New research into the case of Marinus van der Lubbe presented in a tv documentary confirmed that van der Lubbe wouldn't have been able to torch the Reichstag on his own. The producers of the tv documentary "Neues vom Reichtagsbrand" conclude that he was used as a scapegoat. According to the researchers the nazis themselves set fire to the Reichstag, the symbol of the democracy in Germany. Shortly after the fire Hitler issued a new law in which he became the sole ruler of Germany. "The Reichstag was burned down and shortly after the world", according to the researchers.The researchers uncovered a conspiracy of former high nazi officials who manipulated journalists of the magazine "Der Spiegel" to keep pointing the finger at van der Lubbe. The former nazi officials wanted to honor Hitler and grant him a favor for the last time. 

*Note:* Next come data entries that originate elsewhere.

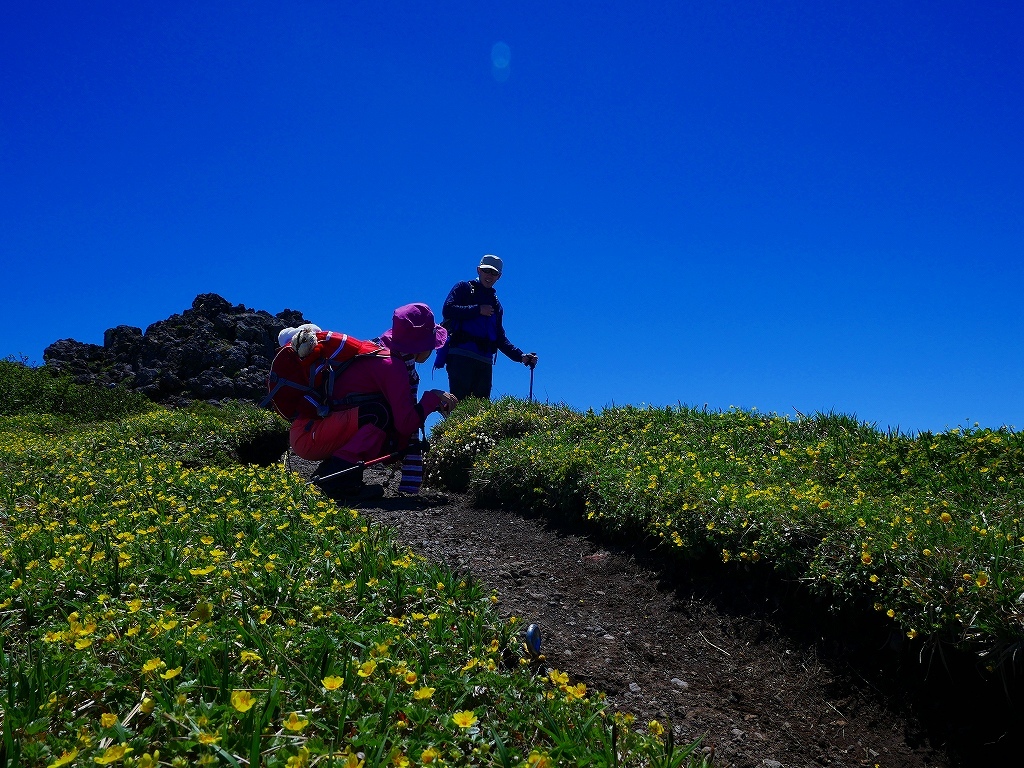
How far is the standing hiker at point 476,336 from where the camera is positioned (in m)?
10.5

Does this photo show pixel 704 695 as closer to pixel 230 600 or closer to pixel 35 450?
pixel 230 600

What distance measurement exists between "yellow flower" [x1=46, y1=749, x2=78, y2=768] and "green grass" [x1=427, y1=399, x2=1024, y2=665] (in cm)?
345

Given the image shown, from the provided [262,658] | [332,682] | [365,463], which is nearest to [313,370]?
[365,463]

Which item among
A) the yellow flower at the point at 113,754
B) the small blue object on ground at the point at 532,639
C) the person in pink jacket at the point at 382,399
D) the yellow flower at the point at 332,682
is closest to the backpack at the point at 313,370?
the person in pink jacket at the point at 382,399

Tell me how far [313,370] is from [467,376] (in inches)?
147

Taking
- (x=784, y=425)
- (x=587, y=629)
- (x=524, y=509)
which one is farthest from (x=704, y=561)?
(x=784, y=425)

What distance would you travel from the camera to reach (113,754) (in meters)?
1.90

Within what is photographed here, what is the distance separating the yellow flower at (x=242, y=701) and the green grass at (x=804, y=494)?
301 cm

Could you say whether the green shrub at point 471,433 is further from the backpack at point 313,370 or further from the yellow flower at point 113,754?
the yellow flower at point 113,754

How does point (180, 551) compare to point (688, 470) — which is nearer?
point (180, 551)

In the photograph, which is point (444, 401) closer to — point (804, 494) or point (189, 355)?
point (804, 494)

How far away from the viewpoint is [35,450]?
782cm

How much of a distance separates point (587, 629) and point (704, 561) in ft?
3.28

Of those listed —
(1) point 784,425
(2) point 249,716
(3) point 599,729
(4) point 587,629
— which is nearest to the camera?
(2) point 249,716
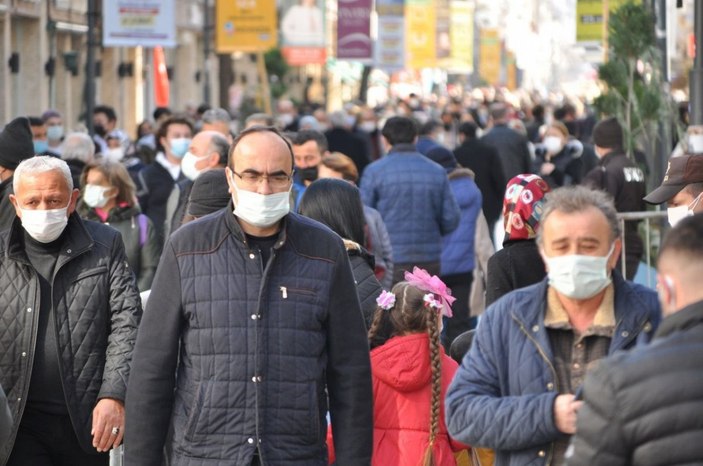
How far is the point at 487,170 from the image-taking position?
53.1 ft

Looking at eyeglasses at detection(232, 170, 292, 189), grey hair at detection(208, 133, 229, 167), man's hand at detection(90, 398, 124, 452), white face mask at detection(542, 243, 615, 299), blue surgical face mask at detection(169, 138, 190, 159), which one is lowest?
man's hand at detection(90, 398, 124, 452)

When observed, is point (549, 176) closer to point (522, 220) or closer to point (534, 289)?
point (522, 220)

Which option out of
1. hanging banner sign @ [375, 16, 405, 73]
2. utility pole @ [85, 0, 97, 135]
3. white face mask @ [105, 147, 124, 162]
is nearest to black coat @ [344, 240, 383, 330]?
white face mask @ [105, 147, 124, 162]

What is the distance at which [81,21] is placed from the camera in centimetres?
3481

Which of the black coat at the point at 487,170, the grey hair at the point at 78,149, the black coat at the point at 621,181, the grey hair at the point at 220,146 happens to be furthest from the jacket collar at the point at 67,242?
the black coat at the point at 487,170

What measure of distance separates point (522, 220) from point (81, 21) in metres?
28.9

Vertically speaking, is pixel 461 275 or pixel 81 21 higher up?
pixel 81 21

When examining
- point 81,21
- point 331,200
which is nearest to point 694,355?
point 331,200

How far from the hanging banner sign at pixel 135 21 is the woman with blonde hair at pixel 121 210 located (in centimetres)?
1229

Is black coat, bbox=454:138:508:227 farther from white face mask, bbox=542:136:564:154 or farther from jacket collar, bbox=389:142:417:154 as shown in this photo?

In the film the researchers were able to provide some proof for their statements. They suggested that large cardboard nameplates, with the names of 600 members of Pairlement were used to set fire to the Reichstag. The nameplates were found at unusual places and not in the proper storage. Suggested is, that these plates were used to set fire a several places in the Reichstag. The prominent chairman of the board of the "Institut fur Zeitgeschichte" in Muenchen, Horst Moeller, states that a fire of this magnitude couldn't possible have been caused by one man. According to the head of the fire department of Berlin, the fire must have been set a several places throughout the Reichstag.For other historians the fire has been set by the poor bricklayer from the Netherlands and no nazi conspiracy was proven. According to these historians, van der Lubbe set fire to the curtains in the great meeting hall and the fire was soon out of control. They accuse the researchers and the producers of the documentary of leftwing ideas and of loss of their impartiality in their investigation. They suggest there is not one bit of prove that the nazis were responsible or that more than one man was involved in the fire. 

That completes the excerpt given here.